**Excerpted passage:**
Oh, the frustration of realising that the old eyes can't focus properly at soldering distance. Now at the other end of the adventure, everything is ultra tiny, ICs have a miniscule type code on them in dark grey lettering on a light black surface, and diodes almost need a forensic microscope to establish who and what they are. And don't even mention surface mount components at my age :( |
Surface mount - that's the throwaway version, innit? I don't go there.
Know what you mean about components getting smaller, too. The latest is that the coloured bands seem to breed. I used to be able to recognise brown-black-yellow at 10 paces; now it's half the size or less and brown black black orange gold pink, and I have to stop and think. I've got some sub-10-ohm resistors in the box for transistory stuff; I can't work out the colours on those. I've stuck them into pieces of paper with it written on 'em. |
The only bit of poetry I've ever writ.

**Material:**
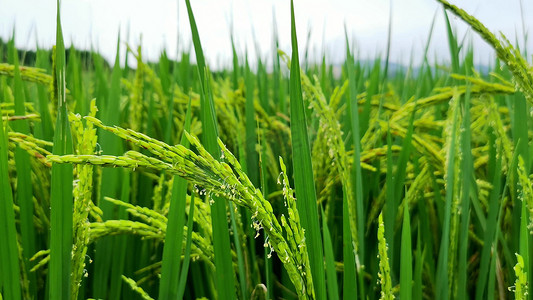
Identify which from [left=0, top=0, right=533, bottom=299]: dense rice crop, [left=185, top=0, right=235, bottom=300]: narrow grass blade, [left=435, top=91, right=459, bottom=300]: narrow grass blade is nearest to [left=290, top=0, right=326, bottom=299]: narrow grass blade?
[left=0, top=0, right=533, bottom=299]: dense rice crop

**Required work:**
1. In the discussion about small electronic components above, rewrite the paragraph beginning "Know what you mean about components getting smaller" more briefly, keeping its main facts.
2. According to the discussion about small electronic components above, how is the type code on ICs printed?

**Responses to the tasks:**
1. Components keep shrinking, and the colored bands seem to multiply. A brown-black-yellow code was once recognizable at 10 paces. Now it is half the size or less, reads something like brown black black orange gold pink, and takes thought to decode. The colors on some sub-10-ohm resistors kept for transistor work can't be worked out at all, so they have been stuck into pieces of paper with it written on them.

2. It is a minuscule type code in dark grey lettering on a light black surface.